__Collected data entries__
-- Opening Marker --

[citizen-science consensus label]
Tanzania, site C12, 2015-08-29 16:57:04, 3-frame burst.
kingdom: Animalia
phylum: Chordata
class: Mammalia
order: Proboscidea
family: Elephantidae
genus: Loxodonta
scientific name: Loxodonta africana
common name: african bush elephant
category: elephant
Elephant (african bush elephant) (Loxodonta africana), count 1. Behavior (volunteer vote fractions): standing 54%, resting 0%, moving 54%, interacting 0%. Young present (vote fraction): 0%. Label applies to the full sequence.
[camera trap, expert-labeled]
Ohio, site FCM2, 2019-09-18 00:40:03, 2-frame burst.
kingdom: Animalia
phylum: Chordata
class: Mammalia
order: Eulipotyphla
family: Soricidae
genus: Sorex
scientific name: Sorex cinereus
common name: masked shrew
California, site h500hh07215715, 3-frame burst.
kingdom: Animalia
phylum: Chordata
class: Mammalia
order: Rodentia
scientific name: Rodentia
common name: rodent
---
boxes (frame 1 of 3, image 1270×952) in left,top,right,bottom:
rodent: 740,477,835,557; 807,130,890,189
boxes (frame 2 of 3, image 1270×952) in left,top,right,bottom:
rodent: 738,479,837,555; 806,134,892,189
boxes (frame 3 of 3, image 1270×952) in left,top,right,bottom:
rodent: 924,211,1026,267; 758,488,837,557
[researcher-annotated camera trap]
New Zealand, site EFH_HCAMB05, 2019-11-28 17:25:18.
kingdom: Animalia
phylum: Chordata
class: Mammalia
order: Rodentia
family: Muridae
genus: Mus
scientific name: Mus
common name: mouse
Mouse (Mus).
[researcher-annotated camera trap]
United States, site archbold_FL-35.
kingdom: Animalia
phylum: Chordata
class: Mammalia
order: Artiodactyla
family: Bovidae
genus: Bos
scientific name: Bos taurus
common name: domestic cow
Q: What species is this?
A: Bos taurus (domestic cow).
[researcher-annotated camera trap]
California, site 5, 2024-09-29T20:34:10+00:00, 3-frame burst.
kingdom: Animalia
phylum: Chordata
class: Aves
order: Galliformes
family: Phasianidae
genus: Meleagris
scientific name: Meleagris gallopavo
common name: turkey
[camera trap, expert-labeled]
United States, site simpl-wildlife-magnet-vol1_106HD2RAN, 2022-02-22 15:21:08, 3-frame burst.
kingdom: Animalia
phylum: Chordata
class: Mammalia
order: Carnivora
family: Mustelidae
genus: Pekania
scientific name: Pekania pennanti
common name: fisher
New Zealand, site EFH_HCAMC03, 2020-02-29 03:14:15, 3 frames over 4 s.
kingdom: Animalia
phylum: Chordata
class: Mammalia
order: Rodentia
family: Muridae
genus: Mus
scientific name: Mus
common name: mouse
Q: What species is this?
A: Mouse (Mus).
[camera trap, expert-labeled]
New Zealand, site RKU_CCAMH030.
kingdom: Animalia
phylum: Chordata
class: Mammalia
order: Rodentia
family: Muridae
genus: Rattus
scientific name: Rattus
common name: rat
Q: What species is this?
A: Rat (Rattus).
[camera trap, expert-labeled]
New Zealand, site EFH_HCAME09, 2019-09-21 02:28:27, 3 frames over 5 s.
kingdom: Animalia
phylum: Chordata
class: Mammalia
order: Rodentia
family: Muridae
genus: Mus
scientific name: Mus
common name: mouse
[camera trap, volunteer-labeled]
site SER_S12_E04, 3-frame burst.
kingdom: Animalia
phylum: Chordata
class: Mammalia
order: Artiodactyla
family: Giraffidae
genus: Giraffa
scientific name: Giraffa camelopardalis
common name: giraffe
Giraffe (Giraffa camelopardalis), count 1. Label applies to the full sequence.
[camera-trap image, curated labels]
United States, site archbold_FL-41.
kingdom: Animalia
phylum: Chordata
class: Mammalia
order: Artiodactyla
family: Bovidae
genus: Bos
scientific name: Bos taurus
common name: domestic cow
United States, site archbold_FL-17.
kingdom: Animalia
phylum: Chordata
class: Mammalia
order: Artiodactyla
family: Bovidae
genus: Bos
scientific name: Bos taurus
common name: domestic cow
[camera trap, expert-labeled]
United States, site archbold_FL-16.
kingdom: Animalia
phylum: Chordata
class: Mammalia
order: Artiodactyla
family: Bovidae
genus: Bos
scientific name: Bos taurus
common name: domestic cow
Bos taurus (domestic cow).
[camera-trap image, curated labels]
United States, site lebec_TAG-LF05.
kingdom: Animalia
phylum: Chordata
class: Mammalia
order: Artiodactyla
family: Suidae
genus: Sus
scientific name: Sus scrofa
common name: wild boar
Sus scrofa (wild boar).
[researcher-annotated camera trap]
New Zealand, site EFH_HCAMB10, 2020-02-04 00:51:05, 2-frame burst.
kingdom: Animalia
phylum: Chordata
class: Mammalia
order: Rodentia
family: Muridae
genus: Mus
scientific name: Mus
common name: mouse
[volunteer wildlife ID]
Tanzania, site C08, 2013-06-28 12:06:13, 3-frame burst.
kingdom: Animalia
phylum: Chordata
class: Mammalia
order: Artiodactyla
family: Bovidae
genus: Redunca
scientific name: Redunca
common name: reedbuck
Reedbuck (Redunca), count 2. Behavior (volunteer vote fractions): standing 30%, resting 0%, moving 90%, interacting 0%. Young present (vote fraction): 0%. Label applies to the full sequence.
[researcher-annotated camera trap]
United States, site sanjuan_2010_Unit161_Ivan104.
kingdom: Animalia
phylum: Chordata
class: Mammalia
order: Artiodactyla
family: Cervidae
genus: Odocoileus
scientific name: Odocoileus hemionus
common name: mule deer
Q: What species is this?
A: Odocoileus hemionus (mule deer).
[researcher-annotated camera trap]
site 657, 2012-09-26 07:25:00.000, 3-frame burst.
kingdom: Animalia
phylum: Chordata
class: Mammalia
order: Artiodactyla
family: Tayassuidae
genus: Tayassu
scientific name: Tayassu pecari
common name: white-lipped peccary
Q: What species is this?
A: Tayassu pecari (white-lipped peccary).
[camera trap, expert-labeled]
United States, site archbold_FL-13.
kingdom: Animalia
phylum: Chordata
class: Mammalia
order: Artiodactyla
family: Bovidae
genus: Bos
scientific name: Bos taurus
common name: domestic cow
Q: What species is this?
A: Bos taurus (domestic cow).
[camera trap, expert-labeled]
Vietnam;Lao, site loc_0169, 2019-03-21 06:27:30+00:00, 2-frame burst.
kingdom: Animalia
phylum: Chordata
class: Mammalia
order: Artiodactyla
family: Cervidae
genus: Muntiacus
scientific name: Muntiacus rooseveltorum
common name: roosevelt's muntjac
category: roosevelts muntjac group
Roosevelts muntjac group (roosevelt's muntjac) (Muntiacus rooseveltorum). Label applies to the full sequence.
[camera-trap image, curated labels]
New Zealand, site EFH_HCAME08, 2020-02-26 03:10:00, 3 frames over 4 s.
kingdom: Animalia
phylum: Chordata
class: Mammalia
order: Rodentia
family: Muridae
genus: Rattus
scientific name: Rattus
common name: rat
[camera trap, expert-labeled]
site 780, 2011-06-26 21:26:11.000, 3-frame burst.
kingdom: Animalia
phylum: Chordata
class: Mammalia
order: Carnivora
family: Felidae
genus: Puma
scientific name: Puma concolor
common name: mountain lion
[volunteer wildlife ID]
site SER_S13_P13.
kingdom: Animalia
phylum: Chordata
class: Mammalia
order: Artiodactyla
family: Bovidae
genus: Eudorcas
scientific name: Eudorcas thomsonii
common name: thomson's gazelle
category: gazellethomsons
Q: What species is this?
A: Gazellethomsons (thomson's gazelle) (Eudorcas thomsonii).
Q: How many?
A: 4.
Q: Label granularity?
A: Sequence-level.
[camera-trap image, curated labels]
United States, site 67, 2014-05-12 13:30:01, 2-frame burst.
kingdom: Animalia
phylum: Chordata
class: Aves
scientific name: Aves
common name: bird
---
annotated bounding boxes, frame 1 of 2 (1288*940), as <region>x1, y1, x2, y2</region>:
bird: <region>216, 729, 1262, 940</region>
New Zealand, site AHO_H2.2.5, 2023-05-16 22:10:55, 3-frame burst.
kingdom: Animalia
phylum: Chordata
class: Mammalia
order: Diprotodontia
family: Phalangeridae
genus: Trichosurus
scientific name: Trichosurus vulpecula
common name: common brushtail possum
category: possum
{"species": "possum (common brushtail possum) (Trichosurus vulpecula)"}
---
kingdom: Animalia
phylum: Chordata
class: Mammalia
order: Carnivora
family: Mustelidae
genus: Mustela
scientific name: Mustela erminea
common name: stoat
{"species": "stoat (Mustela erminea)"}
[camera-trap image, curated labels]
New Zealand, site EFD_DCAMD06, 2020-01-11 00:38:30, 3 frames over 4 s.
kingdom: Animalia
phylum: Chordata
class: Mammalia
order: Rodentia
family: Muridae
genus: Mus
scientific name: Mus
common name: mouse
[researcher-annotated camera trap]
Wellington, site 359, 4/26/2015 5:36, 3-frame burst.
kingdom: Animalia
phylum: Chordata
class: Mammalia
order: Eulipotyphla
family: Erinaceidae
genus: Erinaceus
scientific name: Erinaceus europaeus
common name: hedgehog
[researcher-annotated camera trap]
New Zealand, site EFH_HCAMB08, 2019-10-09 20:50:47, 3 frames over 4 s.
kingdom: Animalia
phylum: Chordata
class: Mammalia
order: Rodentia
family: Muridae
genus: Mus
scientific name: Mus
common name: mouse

-- Closing Marker --

__PROBLEM DESCRIPTION__
Write out every line of the entries that holds the word "over".

__OUTPUT FOR THIS EXERCISE__
New Zealand, site EFH_HCAMC03, 2020-02-29 03:14:15, 3 frames over 4 s.
New Zealand, site EFH_HCAME09, 2019-09-21 02:28:27, 3 frames over 5 s.
New Zealand, site EFH_HCAME08, 2020-02-26 03:10:00, 3 frames over 4 s.
New Zealand, site EFD_DCAMD06, 2020-01-11 00:38:30, 3 frames over 4 s.
New Zealand, site EFH_HCAMB08, 2019-10-09 20:50:47, 3 frames over 4 s.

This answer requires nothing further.